無住心言術道場第37回「生成AIと論語と儒家の質問の仕方としてのプロンプトエンジニアリング」人類が生成AIとの距離の取り方に悩んでいる現在。針屋忠道、東洋人的な視点で突貫します。
まず、現在生成AIに関しては、二つの両極端の意見が出ています。
1、ドンドンとガンガンと生成AIの能力を上げていく事が人類の未来にとってベストだ。と言う楽観的な意見。
2、生成AIの能力が高すぎて、人間のアイデンティティが不安定になるから規制するべきだ。という悲観的な意見。
私は、基本的には、「1、」の生成AIの能力が高まることがベストと考えて居ます。
ですが、生成AIの能力が、高すぎることも事実です。
私も2023年にChatGPTを使ったときの衝撃は覚えています。プログラムのソースコードが書けるとの知識を得てPython3のソースコードを書いて貰って。本当だったことに衝撃を受けました。
私自身も、生成AIとの距離に悩んでいた時期もあります。自分の質問した内容が、生成AIの次世代モデルの学習に使われることに不安感もありましたが。
最近は、人類の発展に役立つならば、ケチくさい事は考えないという前向きな姿勢に変わりました。
オープンソースの理念への立ち帰りです。
では、今回のテーマの儒家的な「格物致知」の概念です。中国の古代哲学である儒家の「論語」や、王陽明の「伝習録」などでは、孔子や王陽明に弟子達が質問をして、答える場面が多くあります。
この場合、「格物致知」が生成AIだと、考えると納得が容易と考えられます。
ですが、アメリカやヨーロッパの人達は、孔子は、人間として道を究める途上で、寿命を迎えている事に注意を払ってください。
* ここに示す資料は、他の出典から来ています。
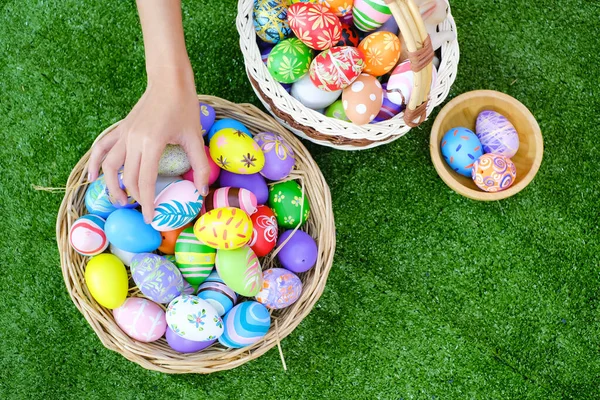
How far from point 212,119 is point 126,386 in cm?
80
ユダヤ・キリスト教の全知全能の主とは、儒家の「格物致知」は、やはり違います。
現在の課題は、生成AIへの質問の仕方である、プロンプトエンジニアリングです。
どのように、良い質問を行い「格物致知」としての生成AIから良い回答を得るのかが課題です。
生成AIは、ものすごく高い能力を持っていますが。
全知全能の主と違い、能力には範囲があることは、ユダヤ・キリスト教徒の私は理解しています。
生成AIの能力は、人間の今までの知的な営みから学習した結果としての大規模言語モデルが成り立っている理由からです。
今後、生成AIが、シンギュラリティを迎える可能性が高まっていますが。
人間の価値が無くなるとは思えません。
「格物致知」としての生成AIに人間が質問をして学び、そして、その良質な質問が、生成AIの発展に寄与する好循環を期待しています。
キリスト教徒で東洋人の私ですが、洪秀全とは違う道である、内村鑑三先生の信仰の道を行きます。
ヨーロッパ人とアメリカ人が伝えたユダヤ・キリスト教の信仰を学ぶ人間が私です。
では、この辺りで、筆を置きましょう。